Regardless of an organization’s size, everyone is vulnerable to cyber attacks and data breaches. Every day cybercriminals come up with new and creative ways to steal private or sensitive information that they can then leverage for money. The following table summarizes the publicly disclosed data breaches that have occurred worldwide in 2023:
Data Breach Statistics through July 2023 (source: IT Governance)
| Number of data breaches in 2023 | 694 |
| Number of breached records in 2023 | 612.4 million |
| Biggest data breach of 2023 -Twitter | 220 million |
| Most breached sectors | Healthcare (199)Education (119) |
Let’s take a more in-depth look at some recent breaches:
- MOVEit (May 2023) – 17.5 million impacted
Thousands of organizations have been affected by the recent MOVEit data breach. Progress MOVEit is a leading secure Managed File Transfer (MFT) software used by organizations around the world to provide visibility and control over file transfer activities. It is believed that around the end of May, the Russian-linked “Clop” ransomware group exploited a vulnerability (CVE-2023-34362) using “SQL injection” in Progress Software’s MOVEit file transfer application. Although the numbers may change, it is currently estimated that sensitive “personally identifiable information” (PII) of more than 17.5 million individuals worldwide has been stolen.

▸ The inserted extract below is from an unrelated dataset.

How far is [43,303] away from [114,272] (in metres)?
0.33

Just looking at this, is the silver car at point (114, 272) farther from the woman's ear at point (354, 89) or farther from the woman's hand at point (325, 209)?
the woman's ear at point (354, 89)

Among the organizations impacted by this breach are many schools and universities, including John Hopkins University, University of Utah, and UCLA. Although MOVEit is not directly used at UD, two of the University’s third-party service providers use it. At the end of June, UD was notified that the records of several hundred UD individuals were believed to have been affected. Investigations by these third-party service providers are still on-going. For more information about this breach and the potential impact on the UD community, please see the July 13th UDaily article.
- Enzo Biochem (April 2023) – 2.5 million impacted
Enzo Biochem is a pioneer in molecular diagnostics and provides treatments for cancer, metabolic, and infectious diseases as well as testing services for a variety of transmissible diseases such as COVID-19 and STDs. In April it was breached by a ransomware attack that affected the PII of nearly 2.5 million people.
- PharMerica (March 2023) – 6 million impacted
The personally identifiable information of almost 6 million individuals was compromised in a data breach at PharMerica – one of the largest providers of pharmacy services in the United States. Upon discovering the incident, PharMerica began an internal investigation and determined an unknown third party accessed PharMerica computer systems from March 12-13. Responsibility for the breach has been claimed by the “Money Message” ransomware group. This breach is the largest healthcare data breach to be reported by a single HIPAA-covered entity so far in 2023.
Learning from these breaches can help us defend UD against nefarious threat actors. As per the Gartner prediction report, by 2025 human failure will be responsible for over half of all significant cyber incidents. Humans are the weakest link in cybersecurity. Completing the Secure UD Education – 2023 and keeping up-to-date with cybersecurity best practices can help. Cybersecurity is everyone’s responsibility.